Why “Real-Time Bidding” is a Big Bust

Technical learnings from past wasted RTB development

Real-time bidding (RTB) is an advertising technology that has been around since 2009. My former company (sold in 2013) had a very very small team of engineers that built one of the early real-time bidding systems. In fact, for a long time our RTB effort was just one brilliant engineer who also happened to be one of my best friends.

Update: I failed to include the following statistic when I originally published this essay, which helps make my point. Partially because of the overly-complex nature of this advertising technology, the majority (55%) of ‘programmatic’ advertiser revenue is flowing to the ad tech intermediaries and NOT the owners of the inventory! Nuts. [From the IAB, 7/2015]

I’ve known Jamie McCrindle since we became friends at Pretoria Boys’ High School in South Africa. He’s one of the best software engineers I know. My company (founded with David Li in 2008) already had our hands full building a self-service UI that integrated with Yahoo’s Right Media Exchange and Google Adwords. When I found out about RTB and the engineering challenges it entailed, I knew we needed extra help and got Jamie to help us build this as a part-time consultant — working from London to interface with our San Francisco team at some very odd hours. Eventually he joined our fledgling startup full time (still remote!).

Early on in 2009, I was trying to figure out how much building an RTB system would cost and published this. In the article I think I was right when I said:

RTB could cynically be seen as a way for ad exchanges/hubs to outsource their decisioning and infrastructure costs to others.

I probably overstated the per-impression costs in that article, but Jamie and I soon learned a lot more about costs (direct and opportunity costs) as we started to build.

Little standardization

The proliferation of ad exchanges and the lack of standardization made building a normalized real time bidding engine difficult. In theory, openrtb is meant to solve that but it’s still not used by many of the larger ad exchanges (Google, Facebook etc.) and it didn’t exist at the time we were writing our bidding engine. Getting set up on each new ad exchange would take weeks if not months of back and forth with their support team. The further away the support person was from the engineering team, the longer it would take. The Yahoo / Right Media Exchange was by far the worst offender in terms of hobbling their support team.

Handling a lot of traffic

At one point we were handling 4 billion real time bidding requests per day, with peak of traffic at hundreds of thousands of requests per second. The round trip for any bid request had to be under 120 milliseconds. In practice we aimed for an average of about 20 milliseconds from the request hitting our system to returning a response. This led to several terabytes of data per day, that often included userIDs, IP addresses, page URLs and more.

That kind of load is a great way test both hardware and software. We started out on Linode using Apache as a reverse proxy to a bidder written in Java using the Jetty servlet engine. Apache fell over quite quickly, so we replaced it with Nginx which fared a little better for a while but also caused enough latency for us to replace it with HAProxy.

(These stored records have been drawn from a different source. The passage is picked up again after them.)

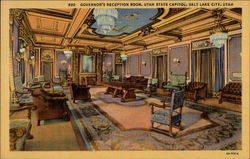 Governor's Reception Room - State Capitol Postcard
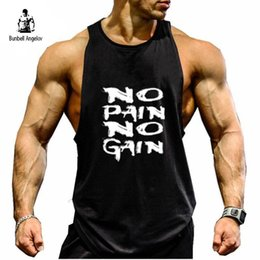 Wholesale Mens Tank Tops Bodybuilding Fitness Men Tank Tops Gyms Clothing Muscle Undershirt Workout Golds Fitness Men Vest New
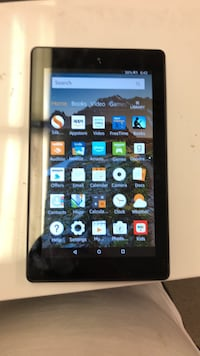 Amazon tablet Mayfield Heights, 44124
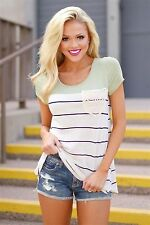 New Fashion Women Summer Short Sleeve Stripe Casual Loose Tops Blouse T-shirt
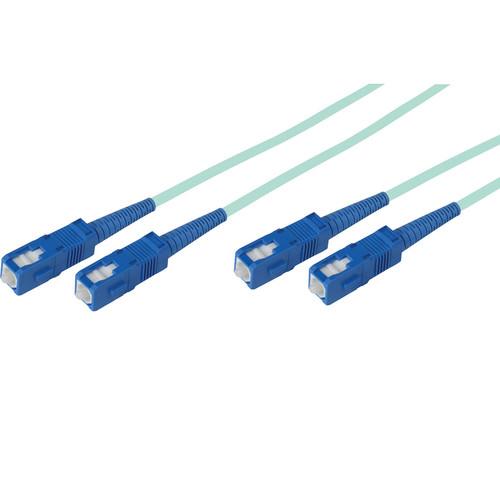 Camplex Duplex SC to Duplex SC Multimode Fiber Optic Patch Cable (1476.4', Aqua)
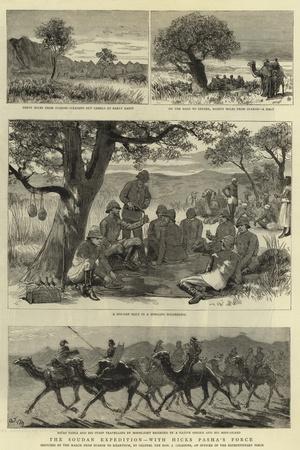 https://imgc.artprintimages.com/img/print/the-soudan-expedition-with-hicks-pasha-a-force_u-l-pva6350.jpg?p=0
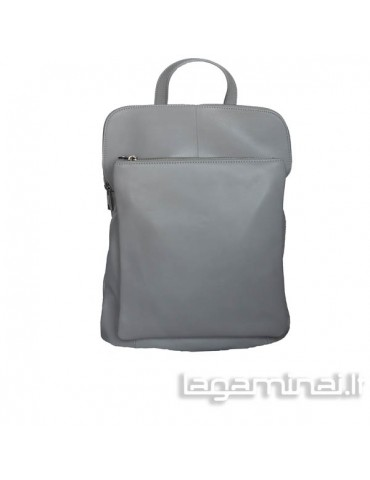 Women's backpack KN95 L.GY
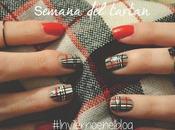 Manimonday Look invernal para uñas: tartan #semanadeltartan Nail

Eventually, even the small amount of latency that HAProxy was adding couldn’t be justified so we ended up having the ad exchange hit our bidder directly. Jetty was the next to fall, being supplanted by Netty, a lower level Java based networking library. Finally, the operating system itself decided it was being hit by a denial of service attack and just started dropping packets. Linode wasn’t providing its ‘Node Balancers’ back then, so we decided to move over to AWS and the Elastic Load Balancer to distribute our load between multiple redundant bidders. Moving to AWS was something of an unusual step back then as most of the display service providers (DSPs) were choosing to deploy on their own bare metal servers instead. It’s hard to know which would have been the better choice as what we lost of raw performance and hosting costs, we gained in flexibility and lower operations cost. With a little coaxing and ticket to AWS support to ‘warm up the ELB’, the Elastic Load Balancer did manage to handle all the traffic were receiving.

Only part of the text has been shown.